Stored data
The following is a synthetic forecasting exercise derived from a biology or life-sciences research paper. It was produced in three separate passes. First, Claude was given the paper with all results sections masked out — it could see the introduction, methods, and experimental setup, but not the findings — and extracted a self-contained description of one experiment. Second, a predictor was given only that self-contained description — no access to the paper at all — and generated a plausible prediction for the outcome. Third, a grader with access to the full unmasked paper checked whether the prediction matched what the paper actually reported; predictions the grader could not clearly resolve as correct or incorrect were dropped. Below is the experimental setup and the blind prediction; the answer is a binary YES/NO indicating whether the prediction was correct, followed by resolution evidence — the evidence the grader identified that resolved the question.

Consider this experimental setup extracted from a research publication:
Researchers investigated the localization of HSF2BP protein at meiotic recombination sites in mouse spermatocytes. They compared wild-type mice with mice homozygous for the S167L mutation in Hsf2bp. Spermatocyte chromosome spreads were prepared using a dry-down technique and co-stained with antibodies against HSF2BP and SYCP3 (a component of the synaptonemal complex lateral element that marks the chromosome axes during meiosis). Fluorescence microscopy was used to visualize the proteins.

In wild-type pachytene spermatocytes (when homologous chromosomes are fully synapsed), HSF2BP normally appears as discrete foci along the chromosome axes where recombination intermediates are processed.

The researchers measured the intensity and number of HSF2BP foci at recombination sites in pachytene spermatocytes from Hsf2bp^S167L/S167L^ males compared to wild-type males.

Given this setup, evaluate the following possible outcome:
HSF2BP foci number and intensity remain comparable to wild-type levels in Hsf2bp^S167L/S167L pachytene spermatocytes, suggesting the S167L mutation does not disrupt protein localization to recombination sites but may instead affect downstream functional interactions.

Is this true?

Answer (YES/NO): NO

What you should do:
Start to finish, restate the records above word for word.

Answer to the problem:
The following is a synthetic forecasting exercise derived from a biology or life-sciences research paper. It was produced in three separate passes. First, Claude was given the paper with all results sections masked out — it could see the introduction, methods, and experimental setup, but not the findings — and extracted a self-contained description of one experiment. Second, a predictor was given only that self-contained description — no access to the paper at all — and generated a plausible prediction for the outcome. Third, a grader with access to the full unmasked paper checked whether the prediction matched what the paper actually reported; predictions the grader could not clearly resolve as correct or incorrect were dropped. Below is the experimental setup and the blind prediction; the answer is a binary YES/NO indicating whether the prediction was correct, followed by resolution evidence — the evidence the grader identified that resolved the question.

Consider this experimental setup extracted from a research publication:
Researchers investigated the localization of HSF2BP protein at meiotic recombination sites in mouse spermatocytes. They compared wild-type mice with mice homozygous for the S167L mutation in Hsf2bp. Spermatocyte chromosome spreads were prepared using a dry-down technique and co-stained with antibodies against HSF2BP and SYCP3 (a component of the synaptonemal complex lateral element that marks the chromosome axes during meiosis). Fluorescence microscopy was used to visualize the proteins.

In wild-type pachytene spermatocytes (when homologous chromosomes are fully synapsed), HSF2BP normally appears as discrete foci along the chromosome axes where recombination intermediates are processed.

The researchers measured the intensity and number of HSF2BP foci at recombination sites in pachytene spermatocytes from Hsf2bp^S167L/S167L^ males compared to wild-type males.

Given this setup, evaluate the following possible outcome:
HSF2BP foci number and intensity remain comparable to wild-type levels in Hsf2bp^S167L/S167L pachytene spermatocytes, suggesting the S167L mutation does not disrupt protein localization to recombination sites but may instead affect downstream functional interactions.

Is this true?

Answer (YES/NO): NO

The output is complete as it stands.